*** Data shown Section Begins ***

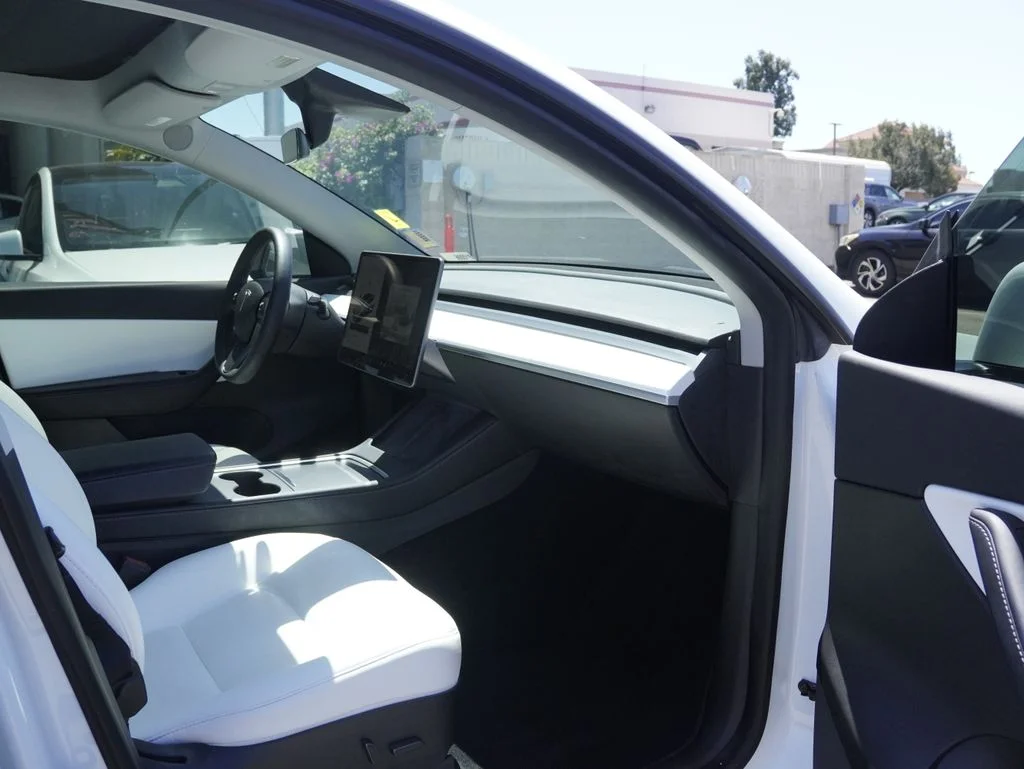 Used 2022 White Tesla Long Range image 18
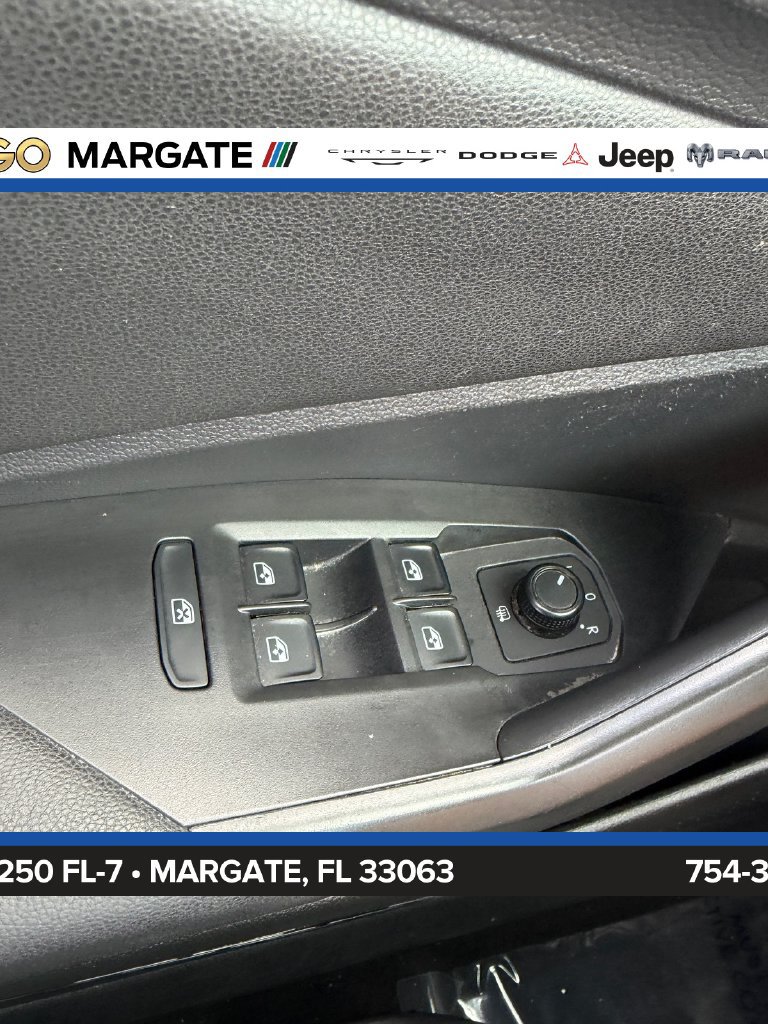 Used 2019 Volkswagen Jetta GLI FWD image 33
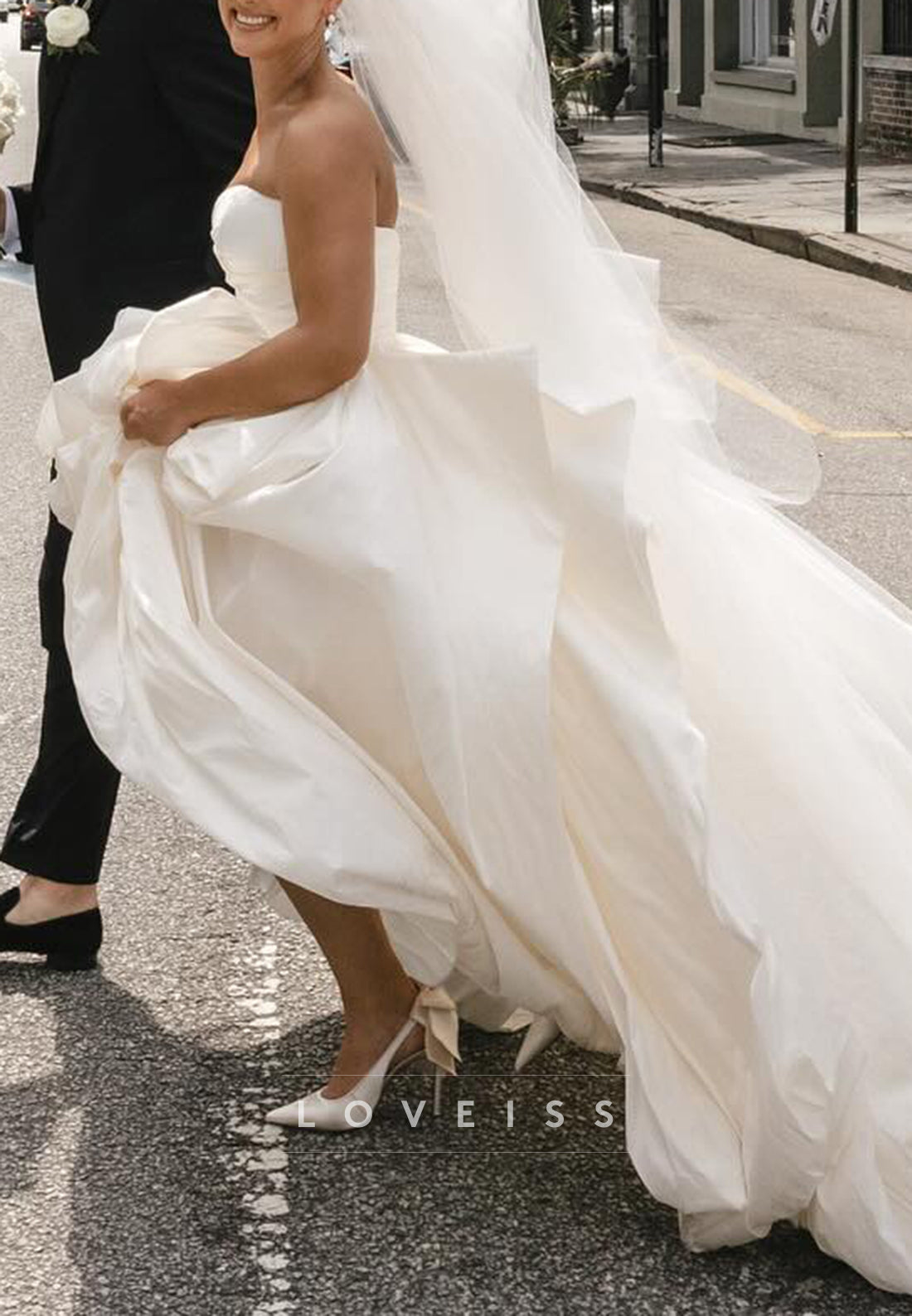 Sweetheart Ruched Side Slit Sleeveless A-Line Wedding Dress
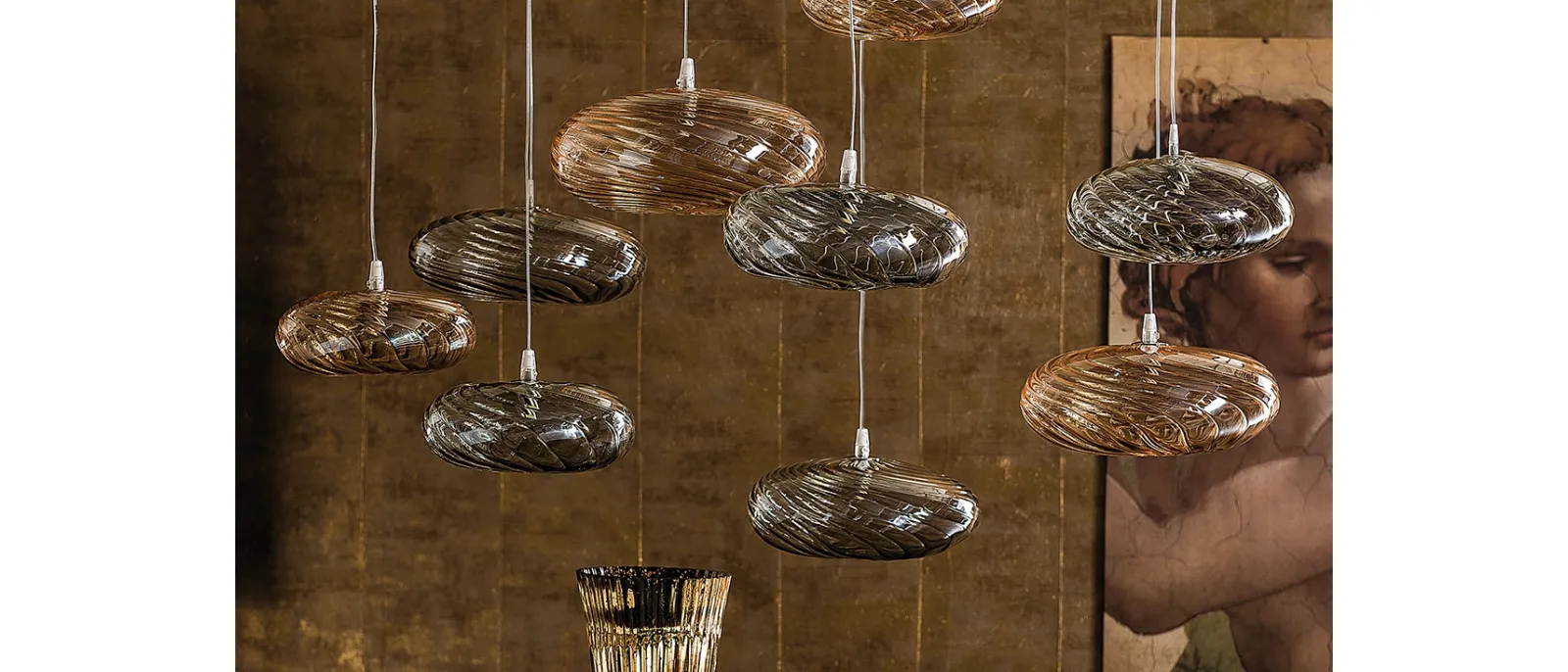 Lampada a sospensione con paralume in vetro borosilicato arancio o fumé Lim Z di Cattelan Italia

*** Data shown Section Ends ***

■ **Exercise aim**
Drop the pictures, then write out only the lines running from the one containing "Sweetheart Ruched Side" through the last line above, both included, exactly.

■ **Your solution**
 Sweetheart Ruched Side Slit Sleeveless A-Line Wedding Dress
 Lampada a sospensione con paralume in vetro borosilicato arancio o fumé Lim Z di Cattelan Italia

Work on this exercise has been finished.